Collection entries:
..............................

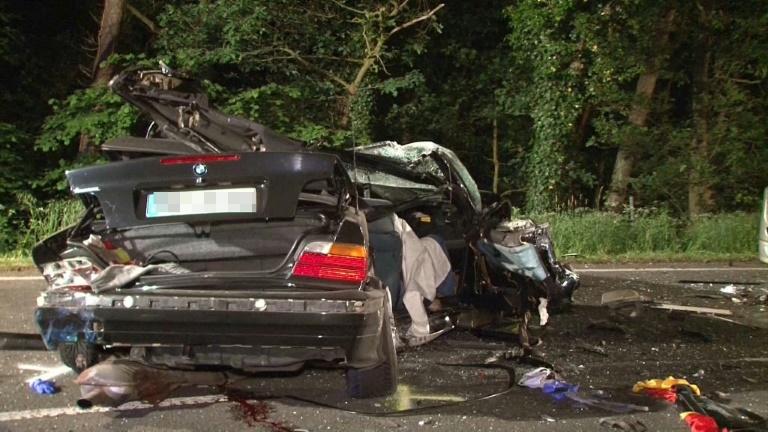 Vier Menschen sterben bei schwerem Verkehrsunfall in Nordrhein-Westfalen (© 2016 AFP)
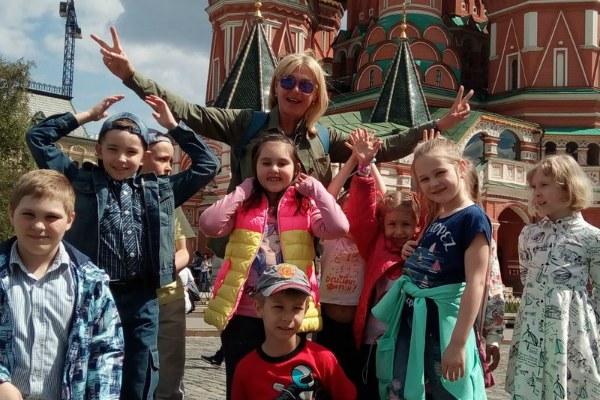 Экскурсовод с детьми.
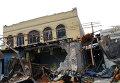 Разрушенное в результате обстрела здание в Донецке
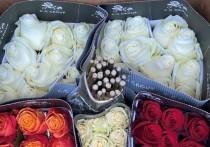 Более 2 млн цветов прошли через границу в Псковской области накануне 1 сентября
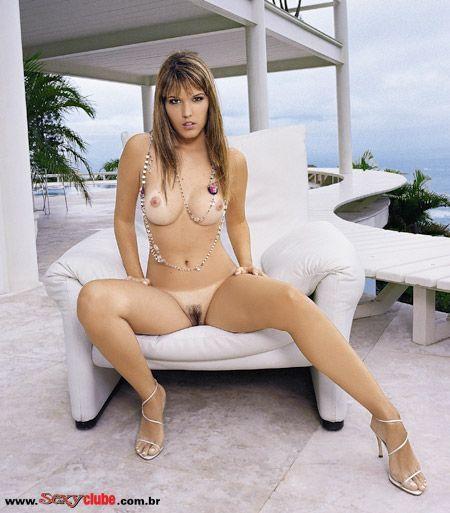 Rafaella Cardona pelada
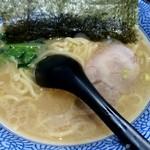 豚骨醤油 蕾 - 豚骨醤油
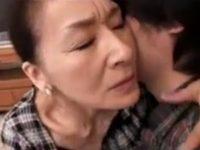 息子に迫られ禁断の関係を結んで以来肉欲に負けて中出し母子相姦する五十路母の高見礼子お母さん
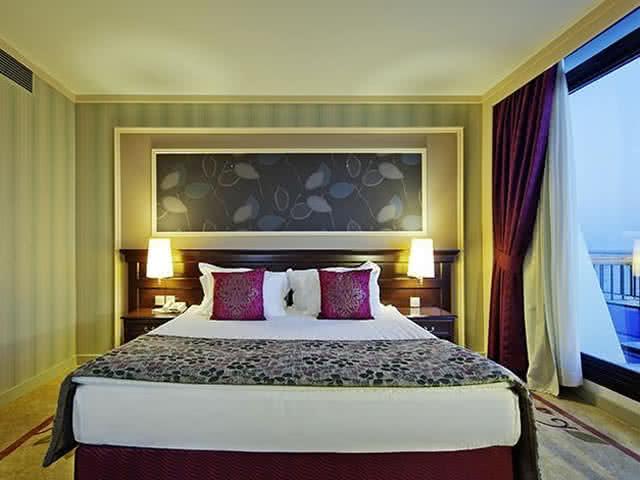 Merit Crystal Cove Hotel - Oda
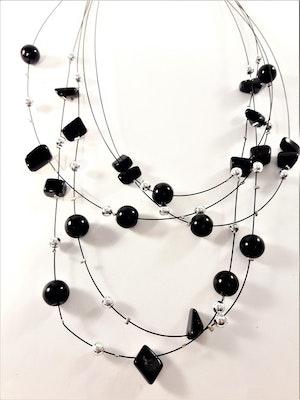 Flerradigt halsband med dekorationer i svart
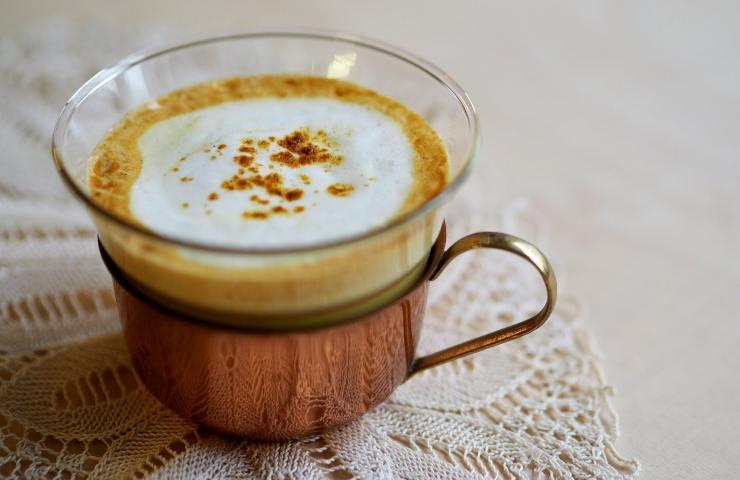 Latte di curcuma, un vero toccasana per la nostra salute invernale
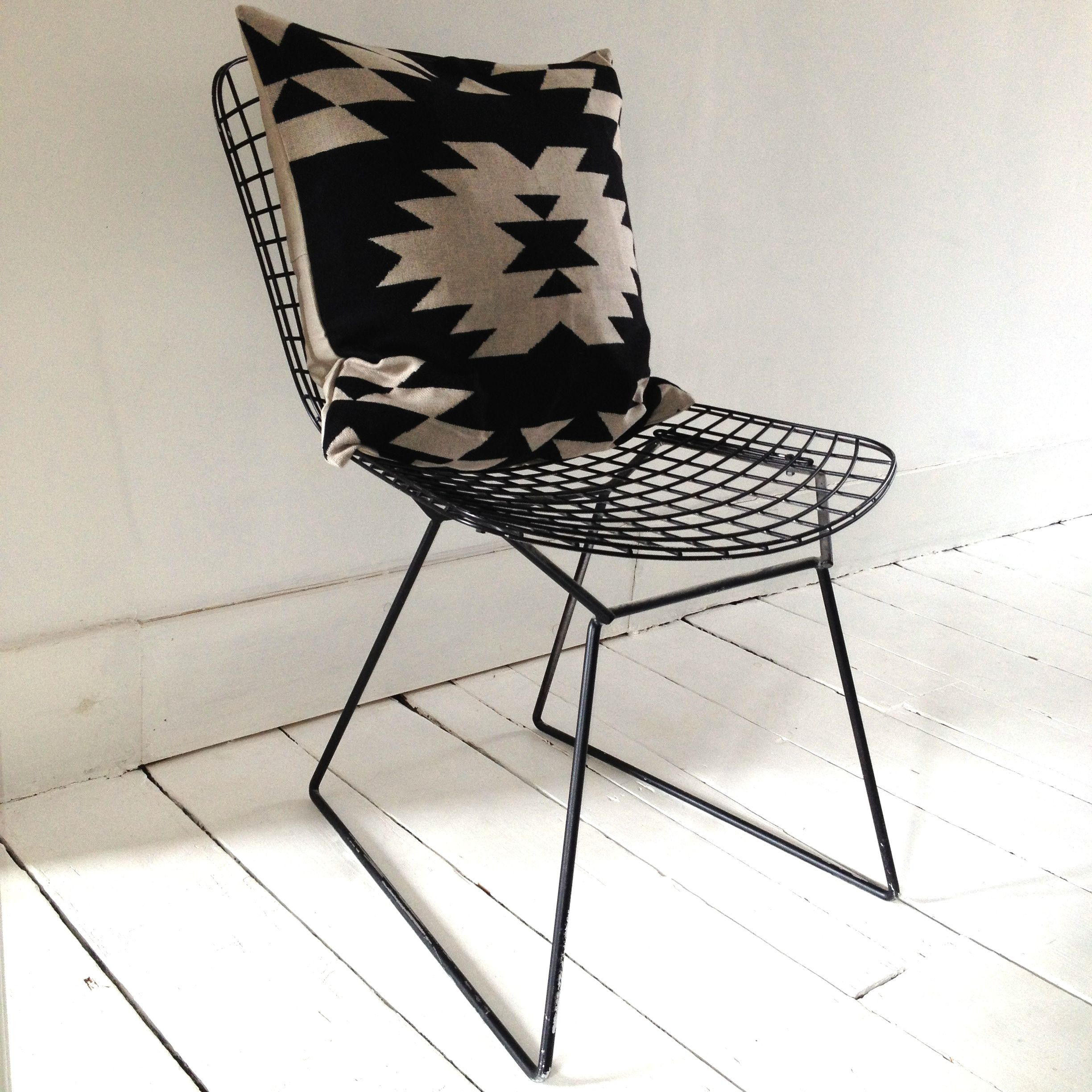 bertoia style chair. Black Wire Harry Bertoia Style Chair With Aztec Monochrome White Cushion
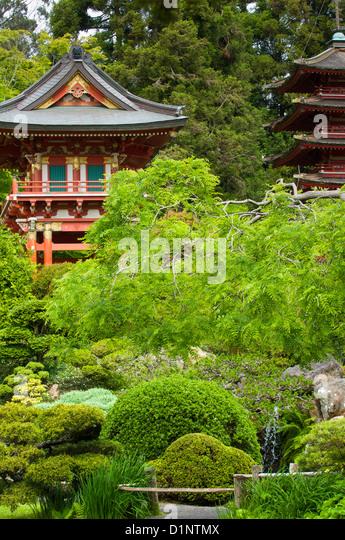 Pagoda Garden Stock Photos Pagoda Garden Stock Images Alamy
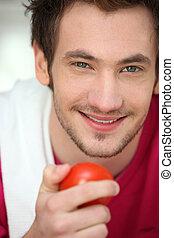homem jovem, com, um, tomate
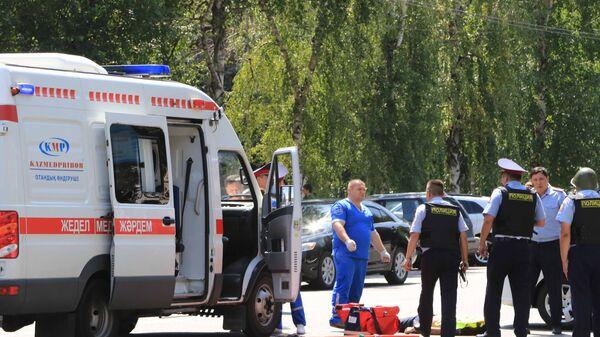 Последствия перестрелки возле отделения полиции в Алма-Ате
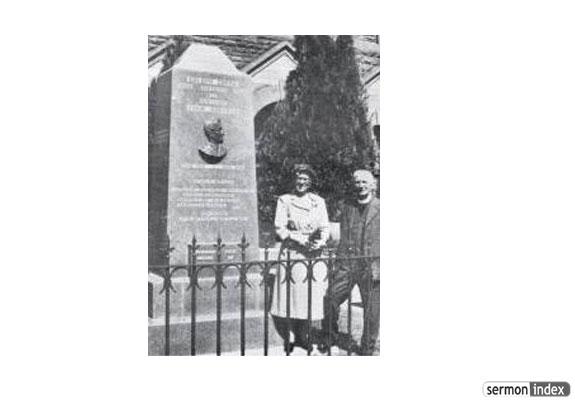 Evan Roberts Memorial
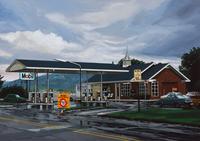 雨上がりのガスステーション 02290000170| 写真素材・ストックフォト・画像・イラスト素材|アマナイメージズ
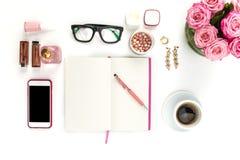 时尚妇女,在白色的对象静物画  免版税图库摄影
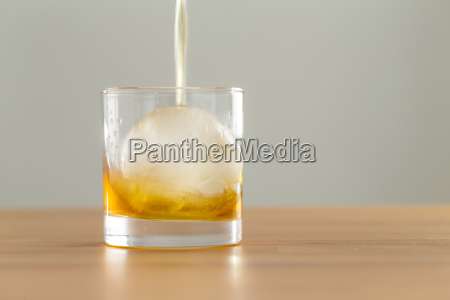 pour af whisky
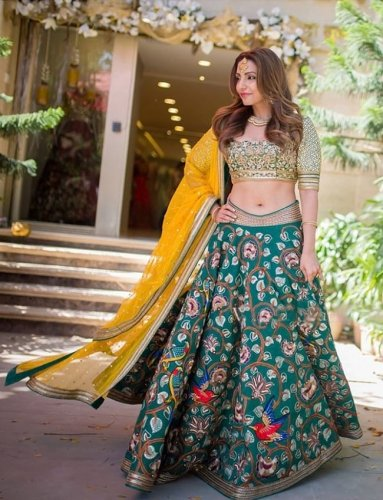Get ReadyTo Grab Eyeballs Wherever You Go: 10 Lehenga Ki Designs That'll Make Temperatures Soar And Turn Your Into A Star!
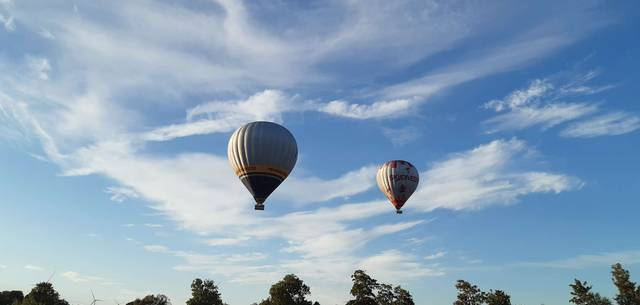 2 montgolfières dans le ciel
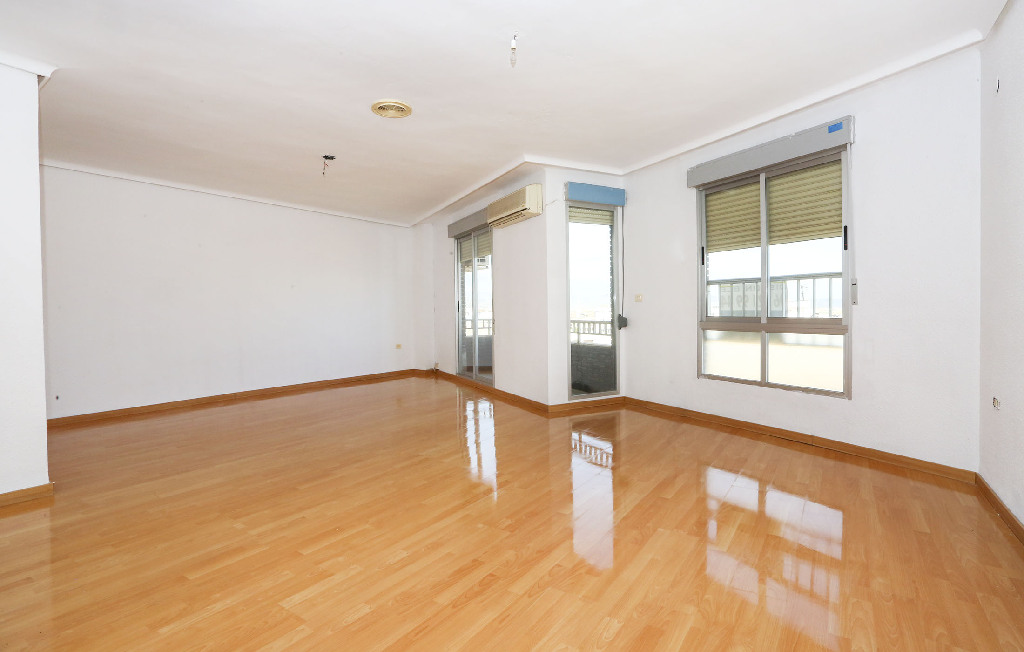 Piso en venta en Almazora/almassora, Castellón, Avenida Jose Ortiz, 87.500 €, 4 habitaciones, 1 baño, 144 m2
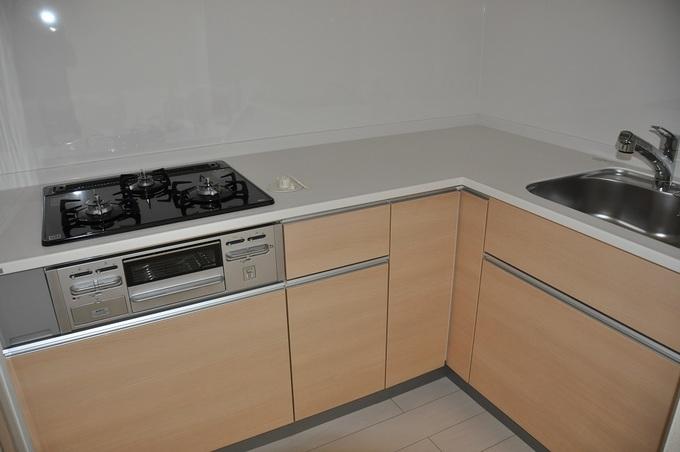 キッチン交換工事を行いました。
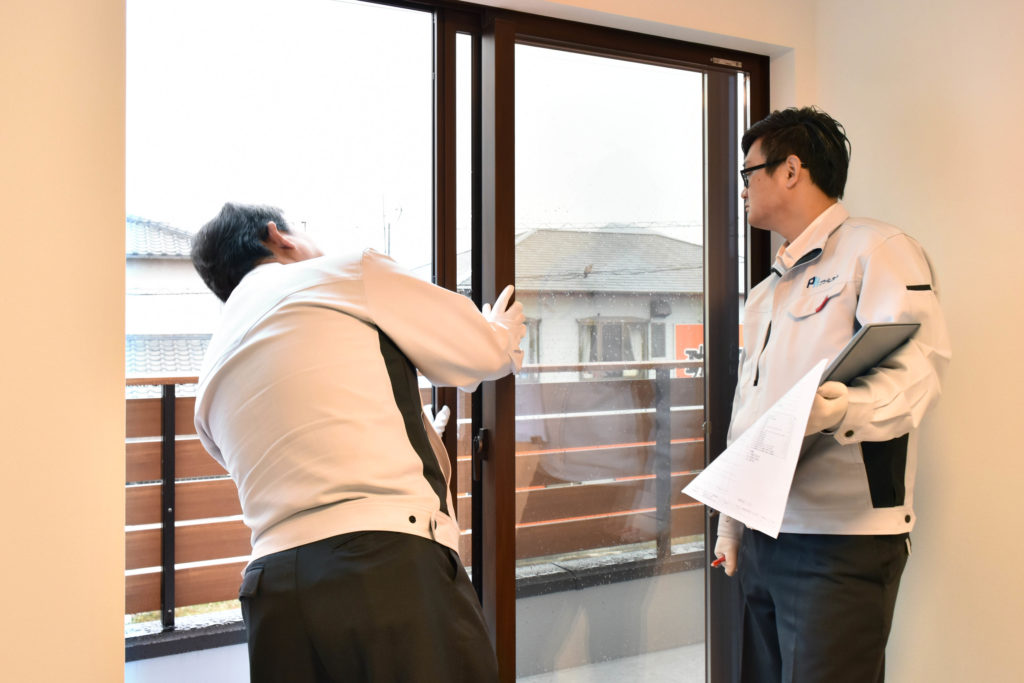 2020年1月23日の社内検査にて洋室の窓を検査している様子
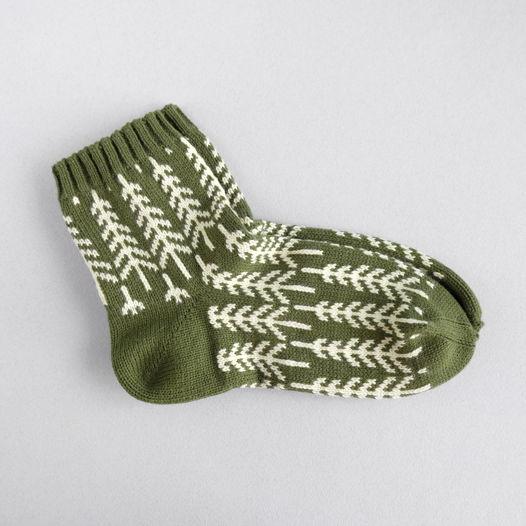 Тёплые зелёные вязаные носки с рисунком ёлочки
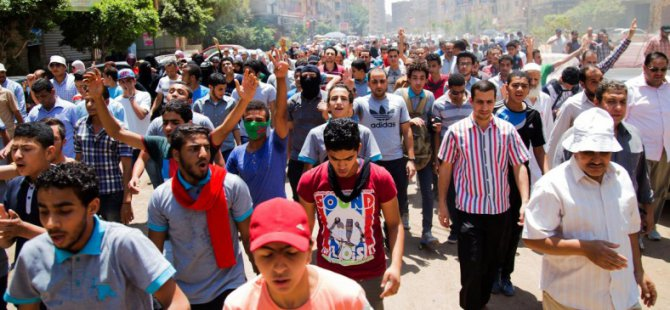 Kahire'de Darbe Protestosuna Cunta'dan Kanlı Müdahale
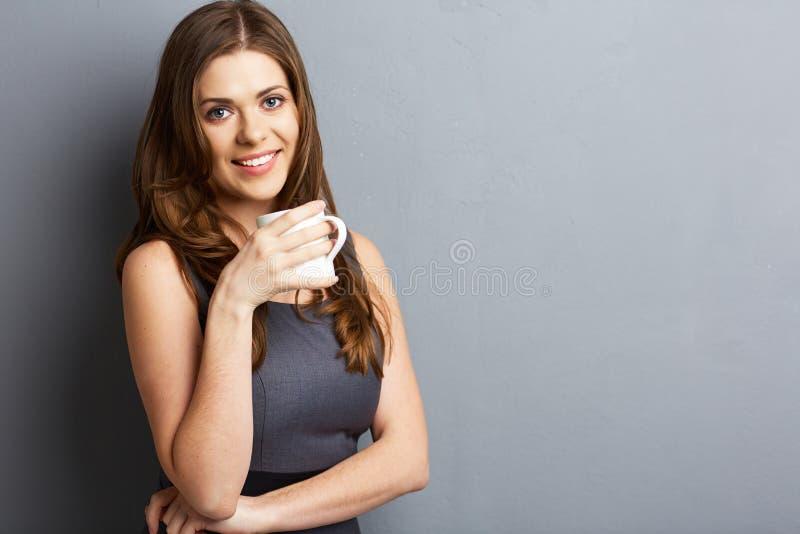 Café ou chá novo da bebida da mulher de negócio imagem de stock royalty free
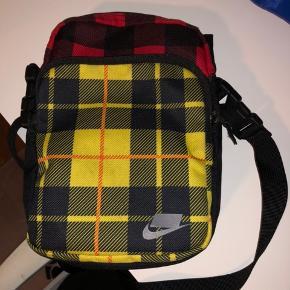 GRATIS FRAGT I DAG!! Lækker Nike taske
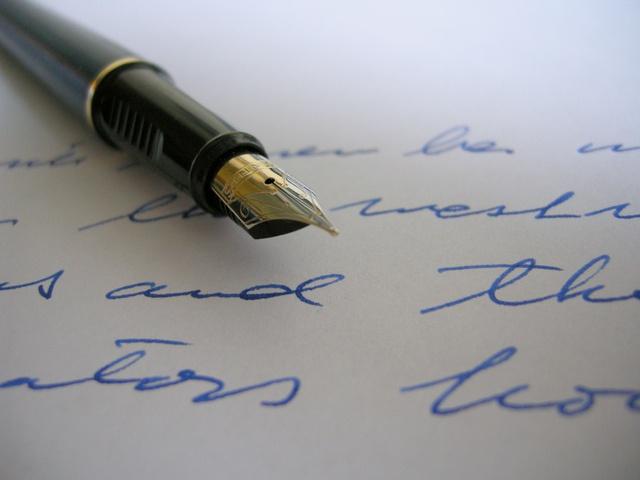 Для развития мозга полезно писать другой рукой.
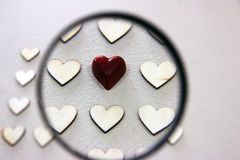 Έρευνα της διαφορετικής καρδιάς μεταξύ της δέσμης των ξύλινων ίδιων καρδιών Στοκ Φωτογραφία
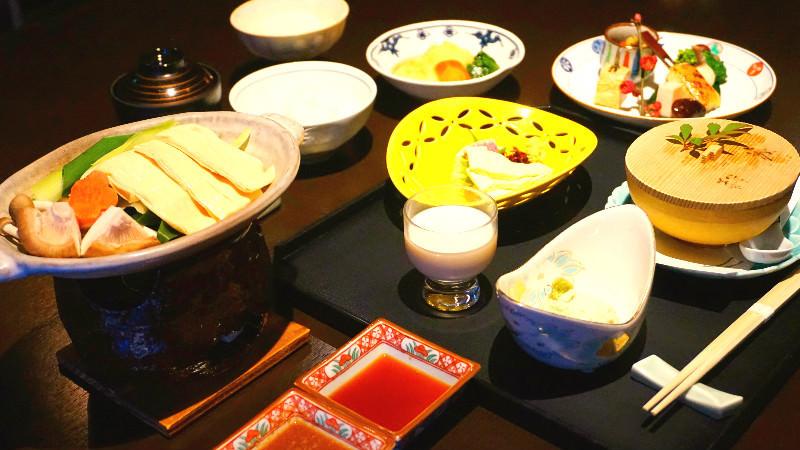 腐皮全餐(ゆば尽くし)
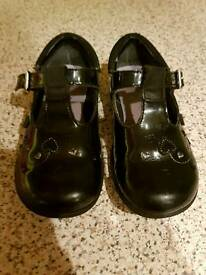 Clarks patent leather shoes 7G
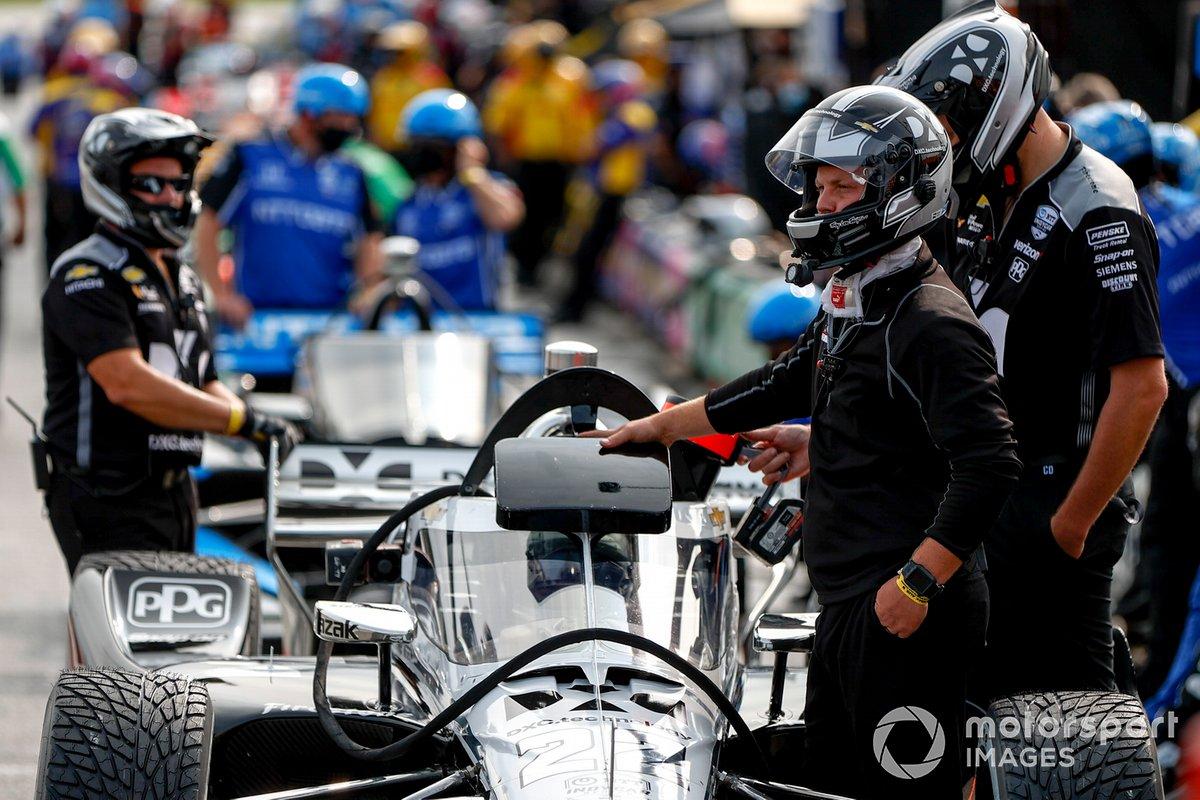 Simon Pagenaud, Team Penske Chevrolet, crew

..............................

Problem to work on ::
Write out, exactly and with nothing added, every line from the one that holds "腐皮全餐(ゆば尽くし)" to the end of the entries above; pictures stay out.

Solution to this problem ::
 腐皮全餐(ゆば尽くし)
 Clarks patent leather shoes 7G
 Simon Pagenaud, Team Penske Chevrolet, crew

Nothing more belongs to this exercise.